Document excerpt ▸
Wizards' Worlds
- First edition cover
- Author: Andre Norton
- Cover artist: Lucy Synk
- Language: English
- Genre: Science fantasy
- Publisher: Tor Books
- Publication date: 1989
- Publication place: United States
- Media type: Print (hardcover)
- Pages: 500
- ISBN: 0-312-93191-3

= Wizards' Worlds =

Book by Andre Norton

Wizards' Worlds is a collection of science fantasy short stories by American writer Andre Norton. It was first published in hardcover by Tor Books in September 1989, with a limited edition, also in hardcover, following in December of the same year from Easton Press as part of its "Signed First Editions of Science Fiction" series. The book was reprinted in paperback by Tor in July 1990.

==Summary==
The book collects thirteen novellas, novelettes and short stories by Norton, most of them previously published in her collections High Sorcery (1970) and Lore of the Witch World (1980). The title story was previously published as "Wizards' World". Included are seven stories set in Norton's "Witch World" series ("Falcon Blood", "The Toads of Grimmerdale", "Changeling", "Spider Silk", "Sword of Unbelief", "Sand Sister", and "Were-Wrath".

==Contents==
- "Falcon Blood" (from Amazons!, edited by Jessica Amanda Salmonson, 1979)

Problem requirements ▸ List every story in the Wizards' Worlds article that is described as set in Norton's "Witch World" series. The data that comes after the Wizards' Worlds article has nothing to do with it.

[Entries drawn from a collection]
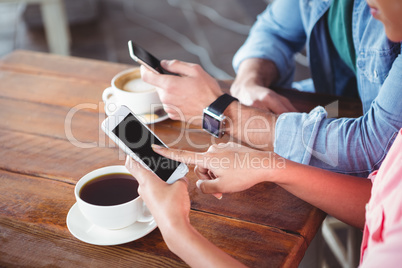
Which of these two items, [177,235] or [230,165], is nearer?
[177,235]

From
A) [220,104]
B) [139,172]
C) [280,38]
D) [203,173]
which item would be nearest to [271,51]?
[280,38]

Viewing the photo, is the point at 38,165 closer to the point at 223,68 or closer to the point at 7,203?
the point at 7,203

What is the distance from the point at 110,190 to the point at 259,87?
517 mm

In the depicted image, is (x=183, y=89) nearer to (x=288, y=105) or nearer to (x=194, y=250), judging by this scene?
(x=288, y=105)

Full output ▸
- "Falcon Blood"
- "The Toads of Grimmerdale"
- "Changeling"
- "Spider Silk"
- "Sword of Unbelief"
- "Sand Sister"
- "Were-Wrath"